我也剛來這個站，剛好看到這個討論主題，也來談一下吧~    :Very Happy: 

 對於Linux，Linux給我的感覺是個玩具，最好玩的是他裡面的東西都open source, 這跟以往的windows不同，但Linux的存在並不是為了取代Windows    :Wink: 

 我想這也是Linux最吸引人的地方，因為他穩定，又是open source的(至少對我來說這是最吸引我的)

 版主你所說的這一段話，我也曾經了解過....因為我也是從新手練上來的.....

 其實你應該換個角度想想.... 今天你發問，因為你不懂，而這些問題在以前也有類似存在，所以高手們請你先去找一下以往的資料~

 沒錯，也許資料是舊了很多，可是你嘗試用以前的資料來處理你的錯誤，還是出現錯誤時你再把你的錯誤po上，請教高手~

 在open source的世界中，沒有人有義務回答你，因為大家都是會open source 充滿熱誠，如果你沒有做足功課，高手自然更不想理你

 一個系統是非常的大....當然要學習的東西也就非常的廣.. 你喜歡玩這個系統，那麼當你不懂安裝教學時..你應該去尋找每一節相關的資料

 好好的學習了解，這樣等你完全了解時，你就會發現~ 這是非常讚的系統，  :Cool: 

----------

## z_sfeng

我能理解这些新手的感觉。我觉得我们也不应该用一种”恨铁不成钢“的语气训斥别人，大家都是这样过来的，而且也不应该用太高的标准来要求别人。论坛的规矩特点，大家也是慢慢学来的。

如果有空有能力的话，耐心解答。而且这也有利于论坛。

gentoo论坛有个很好的名声：几乎所有的问题都能在论坛上搜索到，而不用到外面去google；如果论坛上没有，那就提问，大部分都会有答案。

我的印象中，gentoo论坛的气氛是很平等，很友好的，我们中国人应该学一学：

1)简单的问题，有文档的，给指点一下看什么文档；

2)没文档的，但别人问过，回答过的，指点一下链接；提示搜索论坛；

3)剩下的，大家能答就答。

很多新手英语不好，回答他们的问题，实际上就是在积累中文gentoo论坛资料。

我还是这个观点：专业论坛的优势是靠回答解决问题积累起来的，不管问题是不是简单；而且有时候看着简单的问题实际上不一定简单。
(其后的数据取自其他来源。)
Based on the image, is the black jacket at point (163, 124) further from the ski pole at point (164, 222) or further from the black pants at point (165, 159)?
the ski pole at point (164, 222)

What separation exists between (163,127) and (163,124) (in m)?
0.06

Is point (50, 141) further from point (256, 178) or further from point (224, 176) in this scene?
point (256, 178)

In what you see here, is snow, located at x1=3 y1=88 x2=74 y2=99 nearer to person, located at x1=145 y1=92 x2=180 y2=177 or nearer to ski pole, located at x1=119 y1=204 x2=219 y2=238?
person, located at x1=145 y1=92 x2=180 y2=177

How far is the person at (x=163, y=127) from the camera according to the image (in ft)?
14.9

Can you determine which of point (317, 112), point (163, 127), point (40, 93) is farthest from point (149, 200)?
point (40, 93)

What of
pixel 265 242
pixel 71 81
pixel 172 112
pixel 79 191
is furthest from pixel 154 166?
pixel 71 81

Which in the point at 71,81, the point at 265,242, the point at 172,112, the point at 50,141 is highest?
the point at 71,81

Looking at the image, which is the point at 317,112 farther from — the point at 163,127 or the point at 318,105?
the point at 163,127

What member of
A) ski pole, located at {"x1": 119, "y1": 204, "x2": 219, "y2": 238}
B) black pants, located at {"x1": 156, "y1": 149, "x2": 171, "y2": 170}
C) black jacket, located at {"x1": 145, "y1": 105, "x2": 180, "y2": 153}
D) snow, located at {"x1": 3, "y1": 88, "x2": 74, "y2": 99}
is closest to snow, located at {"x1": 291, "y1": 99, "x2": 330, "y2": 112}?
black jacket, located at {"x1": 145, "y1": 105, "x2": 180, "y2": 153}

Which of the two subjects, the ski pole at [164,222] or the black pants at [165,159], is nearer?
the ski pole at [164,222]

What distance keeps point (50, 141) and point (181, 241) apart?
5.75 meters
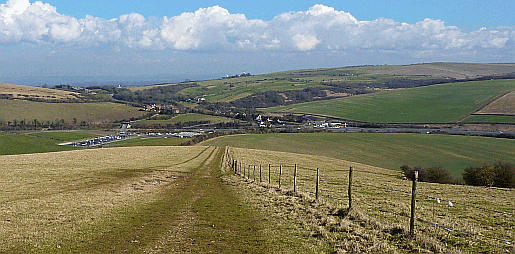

呵呵  :Embarassed:  说了一大通，其实我不是linux高手，只是一个使用者；而且上面说的，也不见得做得到；尽力吧。也希望大家同勉。

----------

## ajiaojr

我能只说一句：Manuals are you friend. Google is your friend.

我在网易的Linux版当了6年版主，当你每天都要回答相同的问题的时候，总有一天你会不想再回答的。这就是为什么软件都有文档，这就是为什么我们把常见的问题收集起来做成FAQ，这就是为什么我们写howto

当老手们告诉你坛子里找找就有答案，google上打个关键词就有答案，新手们反而扭过头来说老手们没有直接告诉他们答案的时候，老手们也觉得冤啊 :Razz:  我们都是大人了，spoon feeding is for infants.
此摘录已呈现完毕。